We need to perform the following command
Command
File passing from linux (our computer) to linux (OT raspberry)
scp -i [ot_key] [file] root@[IP_OT]:/data/user_storage

Note
You can face difficulties transferring files in MacOS Ventura (13) and Sonoma (14). These problems can be solved by adding the argument -O (uppercase o) to the command
Command
Transferring files to OT (MacOS 13 and 14)
scp -Oi [ot_keypath] [file path]  root@[OP_robot]:/data/user_storage



Windows
There are several ways to send files from a Windows to a Linux (for example, with a virtual machine or Windows Powershell in the latest versions of Windows).


Go to File -> Site Manager -> New Site -> Change Protocol to SFTP. Then, introduce in Host the OT IP, change the Logon Type to key file, change User to root and give the directory where the OT key is. It should look something like this

Example of setting the FileZilla to transfer files from Windows (our computer) to Linux (OT)
Then press Connect, and we will have a connection between our computer and the robot.

After this connection, we should be able to move the file VariablesCounterSelection.xlsx (in our computer) to the directory /data/user_storage in the robot.
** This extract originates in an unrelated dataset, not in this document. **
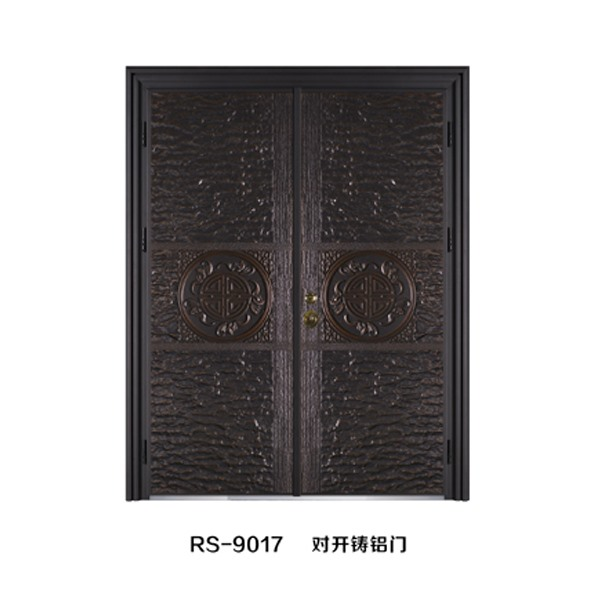 RS-9017对开铸铝门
This method can be used as well in some Linux and MacOS

Note
Take into account that the IP of the robot could change, so it is possible that it will be necessary to change the host in these connections from time to time.


Adding the custom labware

There is only a need to do this step when labware that you are using is not OT official or is not included in the OT app

Optional
Critical
Creation of .json file

The description file can be obtained by describing the labware dimensions at https://labware.opentrons.com/create/
Uploading file to the OT App

In the OT app, we need to perform the following route: Labware -> Import -> Choose File -> Select file we have created in step 3.1

Expected result
After uploading the labware you should be able to see the new labware in the Labware tab of the OT App, all custom labware can be found more easily in the category Custom Labware

Transfer labware files to robot

If you are using the entry LAP-ColonyCounterSelection-OT2-1.1.0 and custom labware, an additional step is needed, which is transferring a folder with the custom labware.
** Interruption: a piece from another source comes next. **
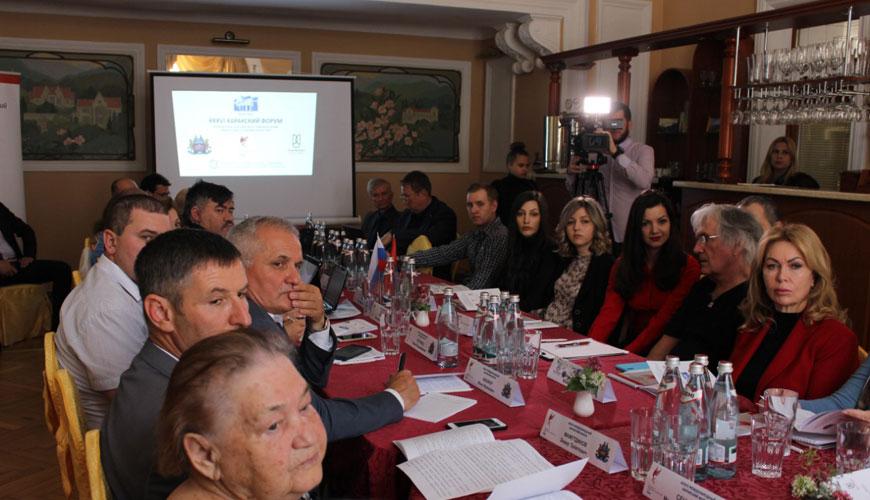 Институт за српску културу на XXXVI Харакском међународном научном форуму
We need to create for our custom labware a folder with the API name containing the description file (.json) called 1.json and then transfer that folder to the robot's folder /data/labware/v2/custom_definitions/custom_beta in a similar way as in the Step 2 but with the difference that is a directory that needs to be transferred and not a file.
Command
Transferring the custom labware to OT (Linux)
scp -i [ot_key] -r [directory_custom_labware] root@[IP_OT]:/data/labware/v2/custom_definitions/custom_beta

Note
We do not need to execute this part every time the protocol is used, only when that labware is not included in the OT official labware and these directories are not in the robot.

Optional
Prepare Robot OS
Prepare Robot OS
Install needed packages

This script needs the package openpyxl, which is not installed by default in the OT-2 robots

Note
This step is only needed if the package is not installed in the robot, not in every run of the protocol.
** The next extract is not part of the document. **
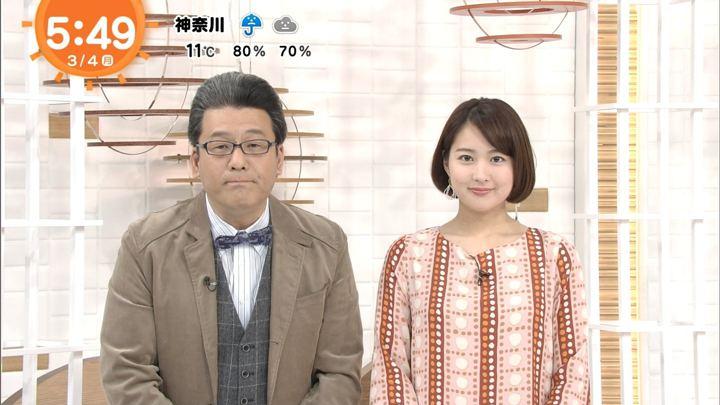 2019年03月04日永尾亜子の画像04枚目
If the package is not installed, an error will appear when running the script in the robot. This error will appear while simulating the script in the app, but you can ignore it.

Optional
Critical
Connect to the robot

Go togo to step #2 to find the IP of the robot in which you want to run the script

To connect to the robot, you can do it via ssh with the following command
Command
Connect to Linux based OT via ssh
ssh -i [path ot_key] root@[Robot_IP]
In Windows, you can do this command in Windows Powershell


Expected result
If the connection has been successful you should obtain a screen similar to the following image

Drawing obtained when entering an OT-2 system

Install the package

Once inside the robot's system, you need to run the following command
Command
Install openpyxl package (Linux 4.14.74-v7)
pip install openpyxl

Note
For more information about installing packages in the opentrons robots, check the following Opentrons page: https://support.opentrons.com/s/article/Using-Python-packages-in-Python-API-protocols

Running Protocol
Running Protocol
Load script in OT-App

Now that we have transferred the variable files to the robot, we can load the script and run it in the selected robot

Note
This whole step has been developed with version 6.3.1 of the OT-App and it has been tested up until the version 7.0.2

Indications may vary from version to version of the opentrons App and the version of the script.

Software
Opentrons App
NAME
Windows >=10, Mac >=10 , Ubuntu >=12.04
OS
Opentrons
DEVELOPER

Load the script in the OT App

Protocols -> Import -> Drag Python script

Note
The last script version can be found at https://github.com/BiocomputationLab/LAPrepository/tree/main/LAPEntries (the name of this file is the user's choice). The name of the directory should be LAP-ColonyCounterSelection-OT2 followed by the version.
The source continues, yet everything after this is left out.